FPMT: Enable fpmt only for higher threads for multi-tile encode
In case of multi-tile encode, delayed the onstart of frame parallel
encoding until MAX_PARALLEL_FRAMES are possible.
Change-Id: I5f53ed2e88d982fe470f7ff2454d20a1473e3929
diff --git a/av1/encoder/ethread.c b/av1/encoder/ethread.c
index 7ccf1d0..3f1318f 100644
--- a/av1/encoder/ethread.c
+++ b/av1/encoder/ethread.c
@@ -908,6 +908,17 @@
// possible for each resolution.
#define MAX_THREADS 100
+// Computes the max number of enc workers possible for each resolution.
+static AOM_INLINE int compute_max_num_enc_workers(
+ CommonModeInfoParams *const mi_params, int mib_size_log2) {
+ int num_sb_rows =
+ ALIGN_POWER_OF_TWO(mi_params->mi_rows, mib_size_log2) >> mib_size_log2;
+ int num_sb_cols =
+ ALIGN_POWER_OF_TWO(mi_params->mi_cols, mib_size_log2) >> mib_size_log2;
+
+ return AOMMIN((num_sb_cols + 1) >> 1, num_sb_rows);
+}
+
// Computes the number of frame parallel(fp) contexts to be created
// based on the number of max_enc_workers.
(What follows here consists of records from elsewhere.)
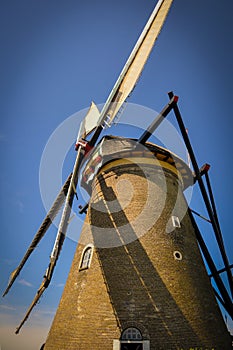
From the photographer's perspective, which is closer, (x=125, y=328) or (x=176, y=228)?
(x=125, y=328)

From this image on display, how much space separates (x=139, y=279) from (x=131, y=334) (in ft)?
5.58

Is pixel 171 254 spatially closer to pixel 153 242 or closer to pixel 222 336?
pixel 153 242

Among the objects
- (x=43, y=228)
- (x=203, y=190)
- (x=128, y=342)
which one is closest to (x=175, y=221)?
(x=203, y=190)

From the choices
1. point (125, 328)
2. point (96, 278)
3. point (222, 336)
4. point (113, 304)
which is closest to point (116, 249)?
point (96, 278)

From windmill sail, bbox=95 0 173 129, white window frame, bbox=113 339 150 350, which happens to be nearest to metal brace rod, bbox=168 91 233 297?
windmill sail, bbox=95 0 173 129

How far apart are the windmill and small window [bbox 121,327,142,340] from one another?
315cm

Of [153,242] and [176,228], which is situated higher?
[176,228]

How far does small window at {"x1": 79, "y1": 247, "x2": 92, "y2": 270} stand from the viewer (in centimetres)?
1003

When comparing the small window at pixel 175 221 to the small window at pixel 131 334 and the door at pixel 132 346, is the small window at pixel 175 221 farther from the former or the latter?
the door at pixel 132 346

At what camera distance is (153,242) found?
9820 mm

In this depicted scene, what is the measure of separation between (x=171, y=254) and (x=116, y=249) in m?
2.15

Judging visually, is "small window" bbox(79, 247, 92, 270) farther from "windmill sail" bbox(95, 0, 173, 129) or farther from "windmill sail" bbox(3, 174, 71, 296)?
"windmill sail" bbox(95, 0, 173, 129)

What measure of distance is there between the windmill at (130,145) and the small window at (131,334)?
3.15 m

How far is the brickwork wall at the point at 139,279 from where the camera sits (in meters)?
8.02
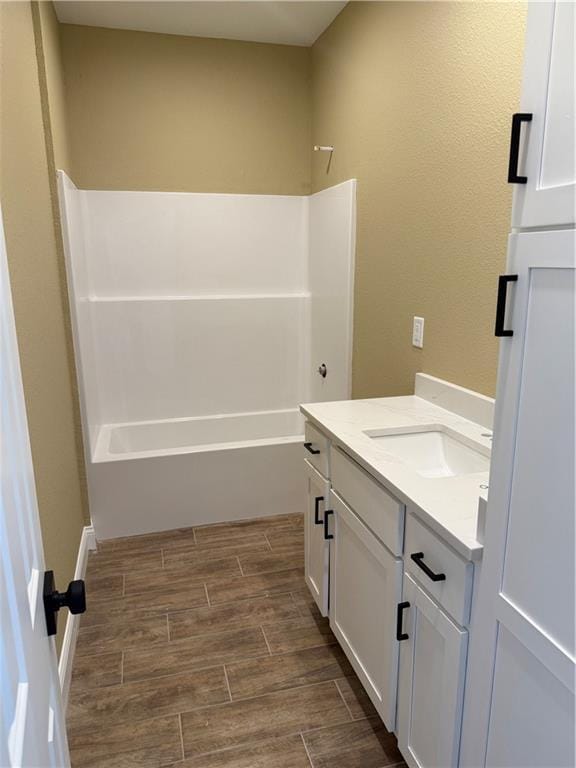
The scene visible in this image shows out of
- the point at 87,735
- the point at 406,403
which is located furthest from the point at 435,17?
the point at 87,735

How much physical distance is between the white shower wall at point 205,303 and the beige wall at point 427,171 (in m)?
0.50

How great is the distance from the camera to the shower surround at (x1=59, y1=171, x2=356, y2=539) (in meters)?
2.94

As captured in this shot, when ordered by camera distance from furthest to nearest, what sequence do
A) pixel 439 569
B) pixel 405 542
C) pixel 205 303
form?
1. pixel 205 303
2. pixel 405 542
3. pixel 439 569

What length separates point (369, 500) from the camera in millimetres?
1549

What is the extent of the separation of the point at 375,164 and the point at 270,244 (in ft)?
4.04

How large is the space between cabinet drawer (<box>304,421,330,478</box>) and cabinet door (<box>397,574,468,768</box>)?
2.00 ft

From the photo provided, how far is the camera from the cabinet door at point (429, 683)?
116 cm

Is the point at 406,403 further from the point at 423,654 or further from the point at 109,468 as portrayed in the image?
the point at 109,468

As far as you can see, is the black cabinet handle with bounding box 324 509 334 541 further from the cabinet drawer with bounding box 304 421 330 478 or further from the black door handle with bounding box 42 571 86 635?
the black door handle with bounding box 42 571 86 635

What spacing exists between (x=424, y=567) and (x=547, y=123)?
954 mm

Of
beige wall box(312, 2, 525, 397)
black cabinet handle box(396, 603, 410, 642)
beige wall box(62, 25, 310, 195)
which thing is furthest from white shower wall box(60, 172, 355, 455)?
black cabinet handle box(396, 603, 410, 642)

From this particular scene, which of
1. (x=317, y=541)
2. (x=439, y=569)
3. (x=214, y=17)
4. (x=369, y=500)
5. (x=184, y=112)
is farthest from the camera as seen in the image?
(x=184, y=112)

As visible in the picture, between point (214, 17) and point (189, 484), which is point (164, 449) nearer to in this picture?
point (189, 484)

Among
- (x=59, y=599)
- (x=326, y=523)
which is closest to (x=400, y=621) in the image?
(x=326, y=523)
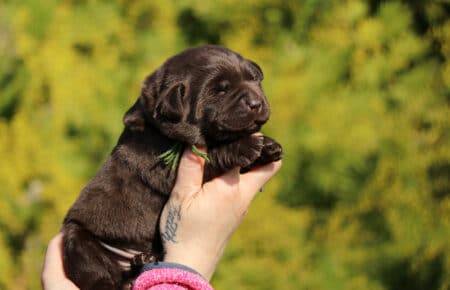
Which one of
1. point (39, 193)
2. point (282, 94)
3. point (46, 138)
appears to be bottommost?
point (39, 193)

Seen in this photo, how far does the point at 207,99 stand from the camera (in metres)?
3.00

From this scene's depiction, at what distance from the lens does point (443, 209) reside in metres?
5.68

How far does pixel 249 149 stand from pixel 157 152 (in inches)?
17.8

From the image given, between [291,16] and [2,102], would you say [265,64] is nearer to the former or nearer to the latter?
[291,16]

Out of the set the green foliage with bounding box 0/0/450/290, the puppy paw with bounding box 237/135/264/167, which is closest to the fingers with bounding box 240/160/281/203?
the puppy paw with bounding box 237/135/264/167

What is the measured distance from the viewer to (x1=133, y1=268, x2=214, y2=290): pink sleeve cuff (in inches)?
106

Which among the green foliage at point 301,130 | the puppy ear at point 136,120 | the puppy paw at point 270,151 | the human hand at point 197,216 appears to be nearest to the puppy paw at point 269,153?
the puppy paw at point 270,151

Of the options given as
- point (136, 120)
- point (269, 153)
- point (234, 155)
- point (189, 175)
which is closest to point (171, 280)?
point (189, 175)

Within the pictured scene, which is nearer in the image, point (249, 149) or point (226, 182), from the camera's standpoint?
point (249, 149)

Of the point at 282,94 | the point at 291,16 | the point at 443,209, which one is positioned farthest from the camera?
the point at 291,16

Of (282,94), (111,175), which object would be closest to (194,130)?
(111,175)

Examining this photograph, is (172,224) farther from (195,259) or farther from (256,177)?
(256,177)

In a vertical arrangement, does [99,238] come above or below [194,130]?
below

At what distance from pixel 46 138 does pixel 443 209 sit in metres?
3.32
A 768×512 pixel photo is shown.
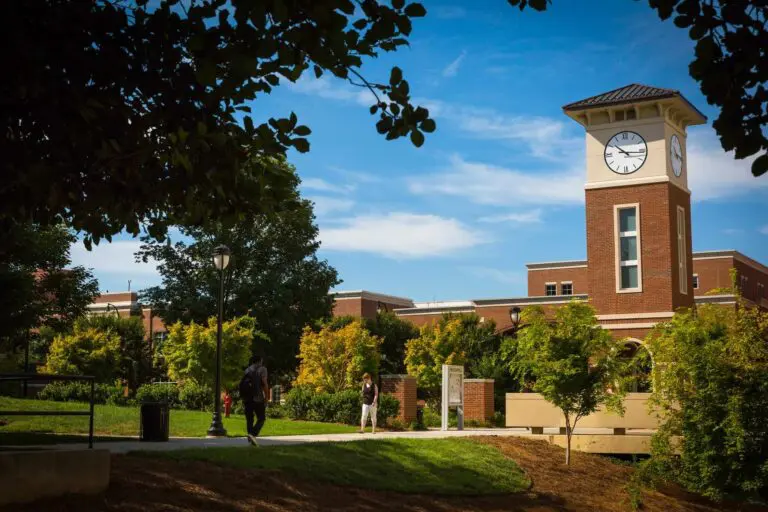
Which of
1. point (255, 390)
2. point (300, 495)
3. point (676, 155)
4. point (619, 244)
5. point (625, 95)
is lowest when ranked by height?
point (300, 495)

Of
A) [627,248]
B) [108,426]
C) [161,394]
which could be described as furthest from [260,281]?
[108,426]

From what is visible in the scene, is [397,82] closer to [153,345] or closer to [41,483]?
[41,483]

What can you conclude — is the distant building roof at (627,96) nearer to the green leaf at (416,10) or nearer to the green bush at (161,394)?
the green bush at (161,394)

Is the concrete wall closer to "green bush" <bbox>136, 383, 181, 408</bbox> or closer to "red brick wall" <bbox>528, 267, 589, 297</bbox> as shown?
"green bush" <bbox>136, 383, 181, 408</bbox>

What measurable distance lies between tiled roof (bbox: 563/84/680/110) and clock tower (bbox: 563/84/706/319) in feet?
0.14

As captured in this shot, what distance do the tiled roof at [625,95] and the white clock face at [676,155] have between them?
7.32 feet

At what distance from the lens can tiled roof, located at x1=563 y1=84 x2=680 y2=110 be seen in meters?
38.9

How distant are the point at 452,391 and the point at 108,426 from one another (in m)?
11.3

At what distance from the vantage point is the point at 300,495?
15758mm

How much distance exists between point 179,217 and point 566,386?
1470 cm

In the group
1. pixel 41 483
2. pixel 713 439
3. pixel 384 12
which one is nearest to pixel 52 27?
pixel 384 12

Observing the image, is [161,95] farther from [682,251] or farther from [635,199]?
[682,251]

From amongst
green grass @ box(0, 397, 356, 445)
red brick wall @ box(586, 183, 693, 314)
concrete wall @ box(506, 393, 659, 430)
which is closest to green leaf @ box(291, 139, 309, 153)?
green grass @ box(0, 397, 356, 445)

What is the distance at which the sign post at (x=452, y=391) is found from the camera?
30366 millimetres
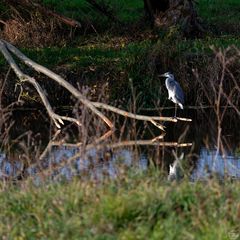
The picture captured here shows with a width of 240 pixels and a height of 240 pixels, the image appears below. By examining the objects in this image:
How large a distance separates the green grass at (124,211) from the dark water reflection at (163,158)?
54 centimetres

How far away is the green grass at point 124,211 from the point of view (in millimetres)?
5996

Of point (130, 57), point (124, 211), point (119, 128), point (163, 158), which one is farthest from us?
point (130, 57)

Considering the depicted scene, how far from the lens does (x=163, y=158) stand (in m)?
11.0

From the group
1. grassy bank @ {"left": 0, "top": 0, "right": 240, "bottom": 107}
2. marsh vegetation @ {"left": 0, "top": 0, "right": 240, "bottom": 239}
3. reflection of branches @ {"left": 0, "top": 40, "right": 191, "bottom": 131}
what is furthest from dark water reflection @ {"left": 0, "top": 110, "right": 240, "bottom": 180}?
grassy bank @ {"left": 0, "top": 0, "right": 240, "bottom": 107}

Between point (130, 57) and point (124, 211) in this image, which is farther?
point (130, 57)

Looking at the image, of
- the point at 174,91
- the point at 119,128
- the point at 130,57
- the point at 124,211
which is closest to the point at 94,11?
the point at 130,57

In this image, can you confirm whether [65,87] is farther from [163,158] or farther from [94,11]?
[94,11]

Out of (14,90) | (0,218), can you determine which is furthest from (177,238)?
(14,90)

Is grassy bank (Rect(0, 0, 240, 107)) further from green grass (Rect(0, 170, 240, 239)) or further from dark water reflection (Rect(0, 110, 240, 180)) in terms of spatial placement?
green grass (Rect(0, 170, 240, 239))

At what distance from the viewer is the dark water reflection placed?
7.94 m

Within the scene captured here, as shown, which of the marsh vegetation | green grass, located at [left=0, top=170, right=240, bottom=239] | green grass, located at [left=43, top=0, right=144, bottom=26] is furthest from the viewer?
green grass, located at [left=43, top=0, right=144, bottom=26]

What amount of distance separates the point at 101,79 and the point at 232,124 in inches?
118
int av1_compute_num_fp_contexts(AV1_PRIMARY *ppi, AV1EncoderConfig *oxcf) {
@@ -915,8 +926,8 @@
if (!av1_check_fpmt_config(ppi, oxcf)) {
return 1;
}
- int max_num_enc_workers =
- av1_compute_num_enc_workers(ppi->parallel_cpi[0], MAX_THREADS);
+ int max_num_enc_workers = compute_max_num_enc_workers(
+ &ppi->cpi->common.mi_params, ppi->cpi->common.seq_params->mib_size_log2);
// Scaling factors and rounding factors used to tune worker_per_frame
// computation.
int rounding_factor[2] = { 2, 4 };
@@ -936,6 +947,13 @@
scaling_factor[index]);
int max_threads = oxcf->max_threads;
int num_fp_contexts = max_threads / workers_per_frame;
+ // Based on empirical results, FPMT gains with multi-tile are significant when
+ // more parallel frames are available. Use FPMT with multi-tile encode only
+ // when sufficient threads are available for parallel encode of
+ // MAX_PARALLEL_FRAMES frames.
+ if (oxcf->tile_cfg.tile_columns > 0 || oxcf->tile_cfg.tile_rows > 0) {
+ if (num_fp_contexts < MAX_PARALLEL_FRAMES) num_fp_contexts = 1;
+ }
num_fp_contexts = AOMMAX(1, AOMMIN(num_fp_contexts, MAX_PARALLEL_FRAMES));
// Limit recalculated num_fp_contexts to ppi->num_fp_contexts.